Any payments required to be made by the State pursuant to this guarantee are expressly subordinated to the payment of the principal, interest, and premium, if any, on any bonded debt obligation of the State or any other State-created entity, either currently outstanding or to be issued, for which the source of repayment or security thereon is derived directly or indirectly
from tax revenues collected by the State or any other State-created entity.
Employer Funding Enforcement
Any employer, other than the State, that fails to transmit to the System contributions required of it or contributions required of employees, for more than 90 days after such contributions are due, is subject to the following: after giving notice to the employer, the System may certify to the State Comptroller or the Illinois Community College Board, whichever is applicable, the amounts of such delinquent payments and the State Comptroller or the Illinois Community College Board, whichever is applicable, shall deduct the amounts so certified or any part thereof from any State funds to be remitted to the employer and shall pay the amount so deducted to the System. If State funds from which such deductions may be made are not available, the System may proceed against the employer to recover the amounts of such delinquent payments in the appropriate circuit court.

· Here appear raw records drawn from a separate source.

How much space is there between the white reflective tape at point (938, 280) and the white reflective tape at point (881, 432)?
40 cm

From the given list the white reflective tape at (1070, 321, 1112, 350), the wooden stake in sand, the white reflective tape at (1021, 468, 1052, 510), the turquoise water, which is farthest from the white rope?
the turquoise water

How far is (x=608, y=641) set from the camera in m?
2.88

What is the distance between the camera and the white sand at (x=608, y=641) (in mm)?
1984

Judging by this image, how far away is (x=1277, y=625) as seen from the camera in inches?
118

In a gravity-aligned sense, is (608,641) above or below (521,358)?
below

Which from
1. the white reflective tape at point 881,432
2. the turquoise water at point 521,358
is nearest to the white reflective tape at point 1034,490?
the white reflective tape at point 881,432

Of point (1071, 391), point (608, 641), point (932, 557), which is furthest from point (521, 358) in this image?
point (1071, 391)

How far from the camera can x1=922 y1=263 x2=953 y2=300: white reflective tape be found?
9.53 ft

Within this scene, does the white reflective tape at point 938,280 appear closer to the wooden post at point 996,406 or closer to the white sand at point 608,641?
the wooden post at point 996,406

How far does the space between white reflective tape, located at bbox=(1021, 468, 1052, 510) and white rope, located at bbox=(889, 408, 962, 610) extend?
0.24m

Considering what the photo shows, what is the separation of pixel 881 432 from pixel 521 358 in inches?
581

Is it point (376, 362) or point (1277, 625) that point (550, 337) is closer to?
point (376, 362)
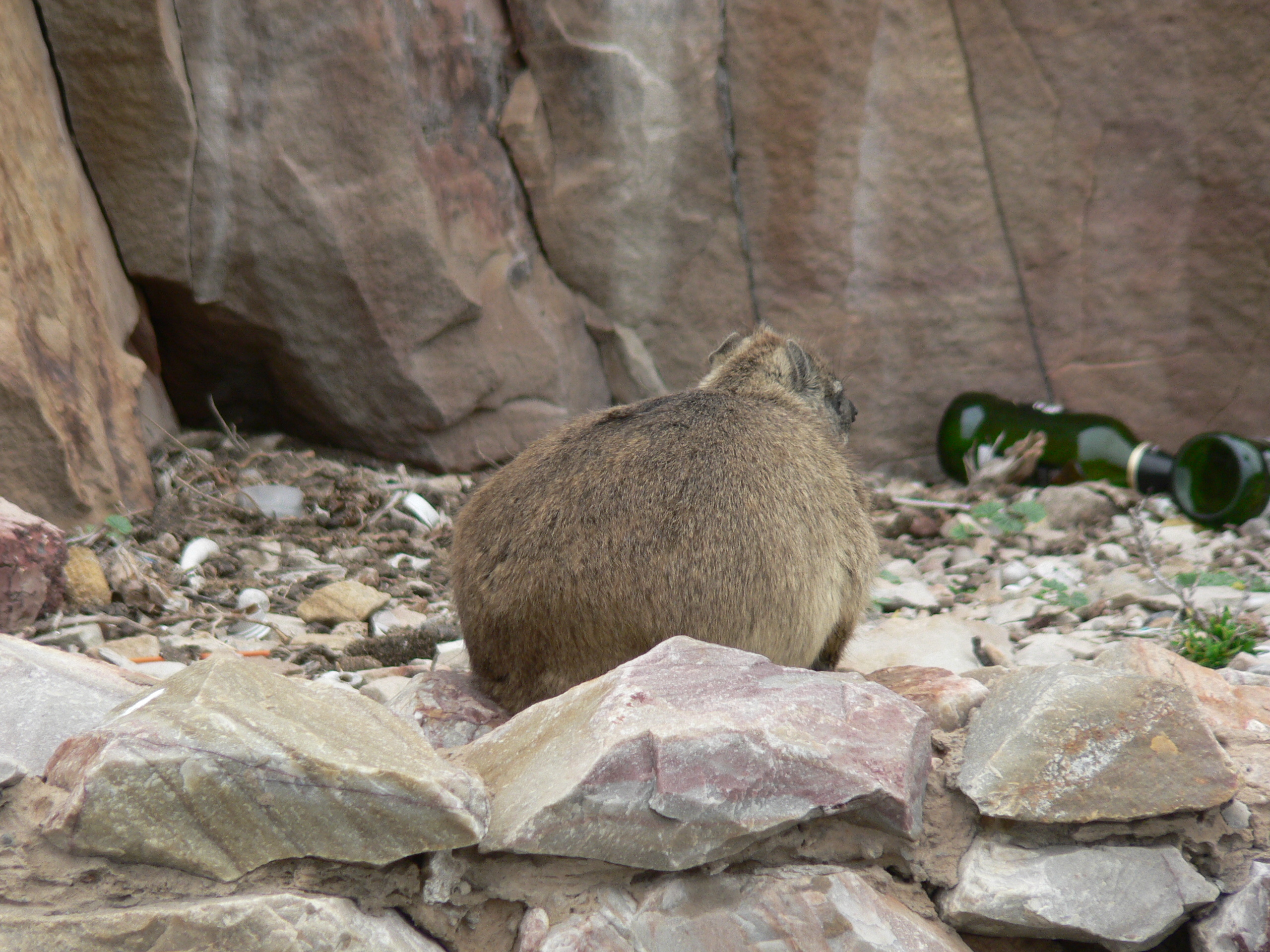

The System may provide for an audit of the records of an employer, other than the State, as may be required to establish the amounts of required contributions. The employer shall make its records available to the System for the purpose of such audit. The cost of such audit shall be added to the amount of the delinquent payments.
Pensionable Stabilization Fund
HB 3411 revitalizes the Pension Stabilization Fund. The now unused fund begins receiving $1 billion annually in FY 2020. GRF transfers into the Fund will continue until each of the state retirement systems are funded at their targeted funding ratio. Contributions from the fund to the systems are in addition to required contributions, however the systems to not have to include contributions from the fund for the purposes of projecting current and future contributions until the systems receive payment from the fund.
Status: Assigned to House Rules Committee
The current status of HB 3411 could change yet today as there is a House Personnel and Pensions Committee meeting today at 3:00 p.m.
It shouldbe noted that the pension debate on the House Floor is still scheduled today. House is scheduled to come it at 11:30 a.m.